Database Schema Design
When to use this skill
Lists specific situations where this skill should be triggered:
- New Project: Database schema design for a new application
- Schema Refactoring: Redesigning an existing schema for performance or scalability
- Relationship Definition: Implementing 1:1, 1:N, N:M relationships between tables
- Migration: Safely applying schema changes
- Performance Issues: Index and schema optimization to resolve slow queries
Input Format
The required and optional input information to collect from the user:
Required Information
- Database Type: PostgreSQL, MySQL, MongoDB, SQLite, etc.
- Domain Description: What data will be stored (e.g., e-commerce, blog, social media)
- Key Entities: Core data objects (e.g., User, Product, Order)
Optional Information
- Expected Data Volume: Small (<10K rows), Medium (10K-1M), Large (>1M) (default: Medium)
- Read/Write Ratio: Read-heavy, Write-heavy, Balanced (default: Balanced)
- Transaction Requirements: Whether ACID is required (default: true)
- Sharding/Partitioning: Whether large data distribution is needed (default: false)
Input Example
Design a database for an e-commerce platform:
- DB: PostgreSQL
- Entities: User, Product, Order, Review
- Relationships:
- A User can have multiple Orders
- An Order contains multiple Products (N:M)

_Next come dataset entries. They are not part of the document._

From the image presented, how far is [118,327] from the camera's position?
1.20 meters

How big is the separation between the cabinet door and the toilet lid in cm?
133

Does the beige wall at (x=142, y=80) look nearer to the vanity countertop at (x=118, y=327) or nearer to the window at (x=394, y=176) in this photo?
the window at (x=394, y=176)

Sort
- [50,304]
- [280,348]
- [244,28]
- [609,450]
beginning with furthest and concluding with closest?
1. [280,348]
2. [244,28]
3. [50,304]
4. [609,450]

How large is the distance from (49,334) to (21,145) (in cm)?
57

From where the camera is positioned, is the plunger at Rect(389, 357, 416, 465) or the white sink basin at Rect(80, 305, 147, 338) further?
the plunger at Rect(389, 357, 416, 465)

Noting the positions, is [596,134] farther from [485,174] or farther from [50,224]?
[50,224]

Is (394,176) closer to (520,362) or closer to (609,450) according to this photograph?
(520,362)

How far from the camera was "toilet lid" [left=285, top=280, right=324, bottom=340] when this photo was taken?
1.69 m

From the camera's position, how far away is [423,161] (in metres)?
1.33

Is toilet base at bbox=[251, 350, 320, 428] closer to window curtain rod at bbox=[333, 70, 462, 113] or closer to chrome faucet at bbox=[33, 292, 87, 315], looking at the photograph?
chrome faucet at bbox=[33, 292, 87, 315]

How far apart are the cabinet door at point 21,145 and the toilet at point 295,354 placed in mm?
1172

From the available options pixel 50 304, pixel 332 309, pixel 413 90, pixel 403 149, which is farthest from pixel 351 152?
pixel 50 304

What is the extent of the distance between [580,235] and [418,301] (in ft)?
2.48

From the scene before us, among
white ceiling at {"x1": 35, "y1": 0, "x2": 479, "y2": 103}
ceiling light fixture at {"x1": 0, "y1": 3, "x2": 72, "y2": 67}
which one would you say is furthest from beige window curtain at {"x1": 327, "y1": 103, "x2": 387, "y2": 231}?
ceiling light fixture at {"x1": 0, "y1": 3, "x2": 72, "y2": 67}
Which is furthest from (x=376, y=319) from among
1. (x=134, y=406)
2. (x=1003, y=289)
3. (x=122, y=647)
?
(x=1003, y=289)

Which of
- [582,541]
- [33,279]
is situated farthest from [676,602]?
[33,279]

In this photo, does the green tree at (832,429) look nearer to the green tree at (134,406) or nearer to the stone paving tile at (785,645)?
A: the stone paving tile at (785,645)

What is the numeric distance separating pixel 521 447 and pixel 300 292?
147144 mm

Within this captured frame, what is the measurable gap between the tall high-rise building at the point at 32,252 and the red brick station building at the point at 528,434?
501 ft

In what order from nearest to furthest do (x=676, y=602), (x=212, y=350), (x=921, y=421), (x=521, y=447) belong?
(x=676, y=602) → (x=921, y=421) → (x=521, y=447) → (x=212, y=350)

- A Review is linked to a User and a Product
- Expected data: 100,000 users, 10,000 products
- Read-heavy (frequent product lookups)
Instructions
Specifies the step-by-step task sequence to follow precisely.
Step 1: Define Entities and Attributes
Identify core data objects and their attributes.
Tasks:
- Extract nouns from business requirements → entities
- List each entity's attributes (columns)
- Determine data types (VARCHAR, INTEGER, TIMESTAMP, JSON, etc.)
- Designate Primary Keys (UUID vs Auto-increment ID)
Example (E-commerce):
Users
- id: UUID PRIMARY KEY
- email: VARCHAR(255) UNIQUE NOT NULL
- username: VARCHAR(50) UNIQUE NOT NULL
- password_hash: VARCHAR(255) NOT NULL
- created_at: TIMESTAMP DEFAULT NOW()
- updated_at: TIMESTAMP DEFAULT NOW()
Products
- id: UUID PRIMARY KEY
- name: VARCHAR(255) NOT NULL
- description: TEXT
- price: DECIMAL(10, 2) NOT NULL
- stock: INTEGER DEFAULT 0
- category_id: UUID REFERENCES Categories(id)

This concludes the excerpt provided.